老旧的电梯停留在他的面前,绿色的铁门随着令人牙酸的声音打开。
白日里遭遇的一切都让亚瑟·弗莱克感到筋疲力尽。他半闭着眼睛,想要节省下一些为数不多的精力。
直到电梯停下,亚瑟来到了他的家所在的楼层。走廊不算宽敞,灯光也分外昏暗。
亚瑟·弗莱克打开自己家的大门,终于回到了与母亲共同居住的家之中。这里的空间拥挤而逼仄,为了节省电力,他们并没有开客厅的灯的习惯。
于是,当亚瑟正要往前走到破沙发前休息的时候,他忽然站住了。
“Happy,”女人喊他的声音不算大,她抬起头看着他,一向虚弱的脸上扬起了些许的笑容,“怎么不过来?”
亚瑟只是用混杂着惊讶和些许抗拒的目光看着坐在他的母亲身边的陌生人。
那是一个梳着盘发,看起来很干练的女人,她身上的衣服虽然不是昂贵的牌子,但被打理得整齐而体面。
这样的陌生女人本不该出现在他这样贫穷而逼仄的家里。
“这位是……”亚瑟·弗莱克下意识看了眼自己的母亲。
只是,潘妮·弗莱克并没有帮忙介绍的意思,在她的身边,陌生女人主动起身向他伸出手:“黛比·霍奇森,哥谭市家庭服务局社会福利专员。”
亚瑟下意识迎上去握手,他困惑地问道:“请问,您过来是为了什么?”
“弗莱克女士有倾向于收养下东区孤儿院的一个孩子,我是负责此事的专员。”黛比清楚地陈述道,她伸手指了指放在桌上的一叠文件。
闻言,亚瑟皱起了眉,他看向自己的母亲,露出了不赞同的表情:“母亲,我们为什么忽然要收养一个孤儿?”
当着黛比的面,他没有明确地与母亲表示出自己现今财务状况上的窘迫。
“您的身体不好,我白天要去公司工作,家里没有办法再加一个孩子了……”他劝说着自己的母亲。
只是,年长的女人却对他的话语充耳不闻。
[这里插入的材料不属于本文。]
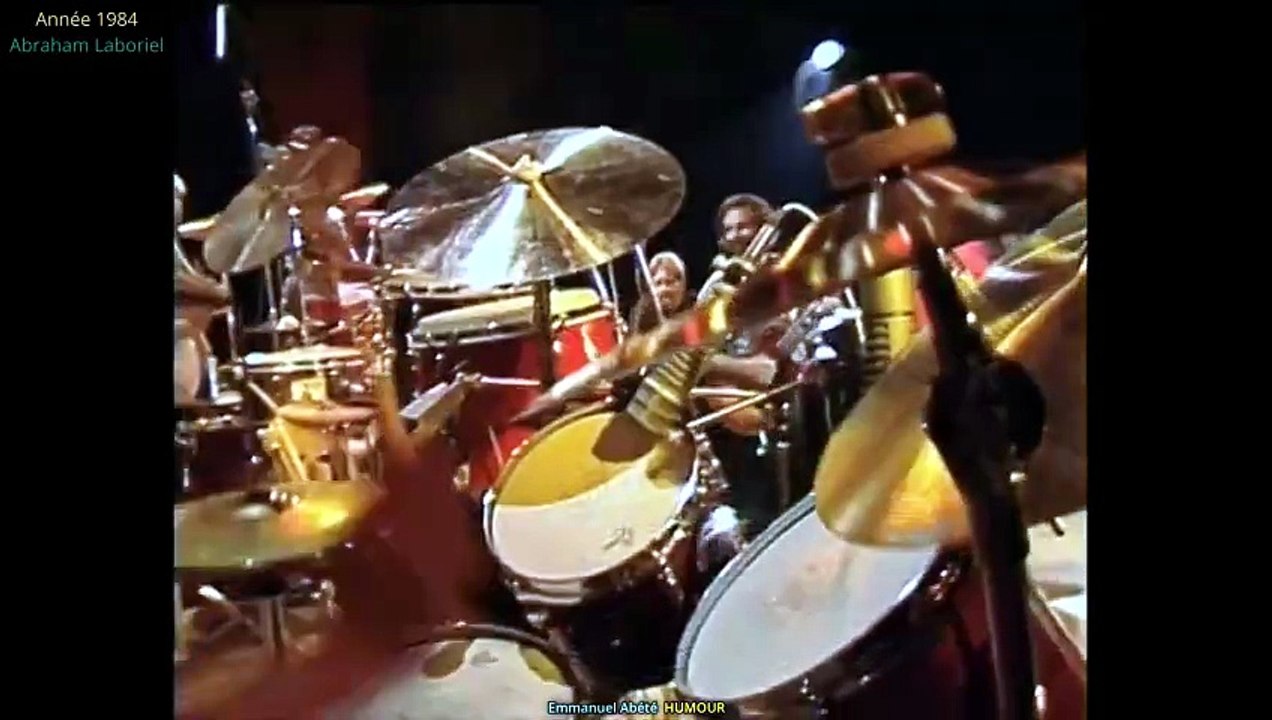 Le bassiste Abraham Laboriel était jeune et fou (1984) ·Épisode 2·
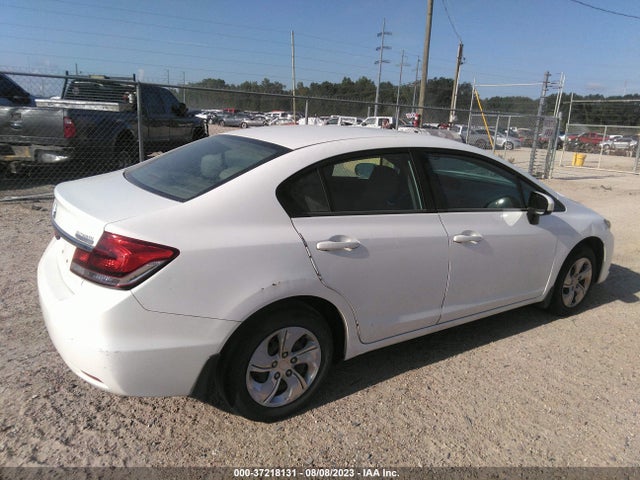 Honda Civic Sedan Lx 2014 19XFB2F55EE017460 Image 4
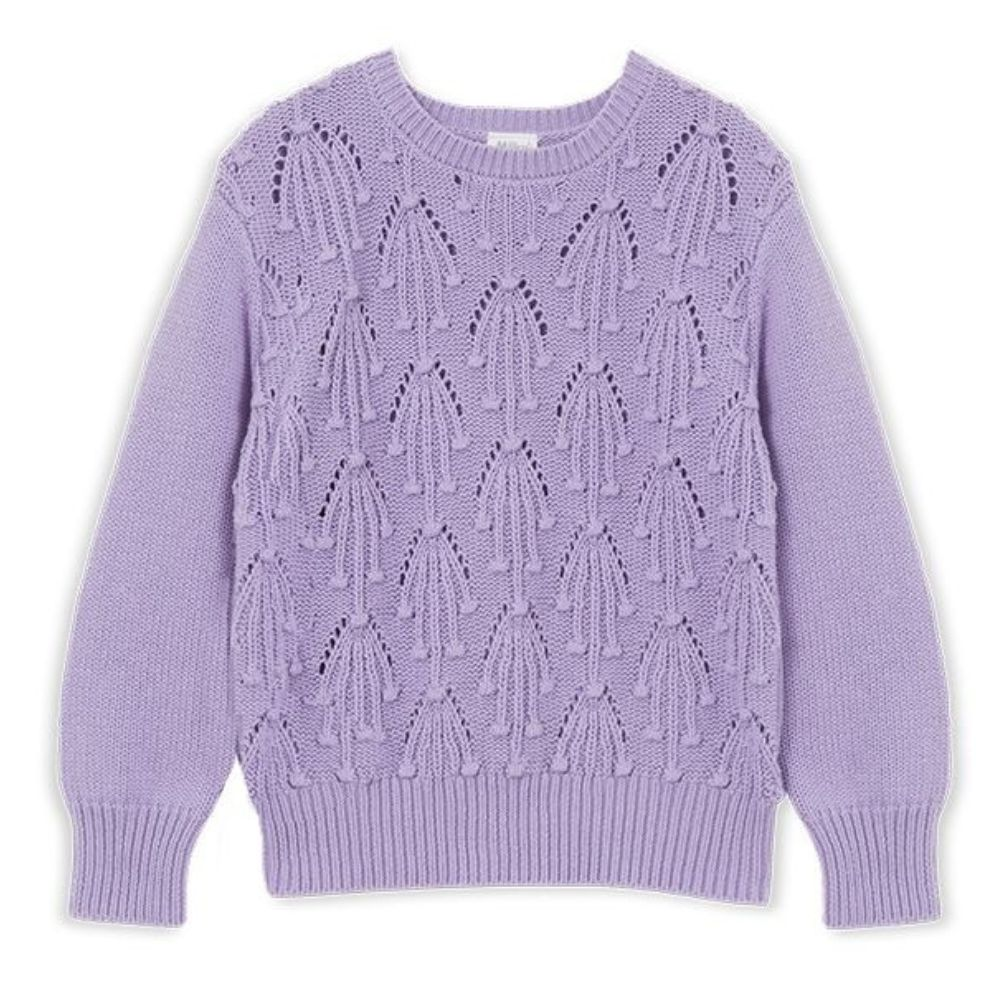 Milky Detail Knit Jumper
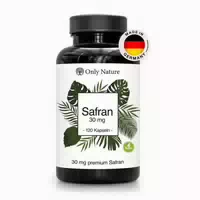 Only Nature Safran 30 mg – 120 Kapseln Affron 120 st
她只是在亚瑟停止说话之后,才用平缓的语气开了口:“家里太安静了,多一个孩子并不算坏。”
“今年对于收养孤儿的社会福利有所上升,如果您的家庭同意收养一个孩子,便可以获得每月一千一百美元的社会补助金。”霍奇森适时地说道,“依照现今的补贴政策,这项补助可以持续到孩子十八岁成年。”
听到这句话,亚瑟隐约有些被动摇。
他为了省钱,今天依然只给母亲买了晚餐,而他自己已经很久没有吃过晚餐了。
不过,理智很快占据了上风,亚瑟·弗莱克还是想要拒绝掉这一场在他看来分外草率的收养。他还没有心理准备去养育一个孩子。
“不,我想,现在谈这样的事还是有些突然。”亚瑟尽量客套地想要拒绝这位女士。
“Happy。”
母亲对喊了他一声,于是亚瑟顿时止住了话头。他看向那苍白虚弱的女人,抿了抿干涩的嘴唇。
“我今天已经去希望孤儿院看过了,”潘妮说,“是个小女孩,她很可爱,很适合我们来收养。”
女人的坚持让亚瑟最终无法再继续否决下去,但他也难以直接同意。他一向都很听从母亲的话,可是这件事却会影响到之后整个家庭的生活。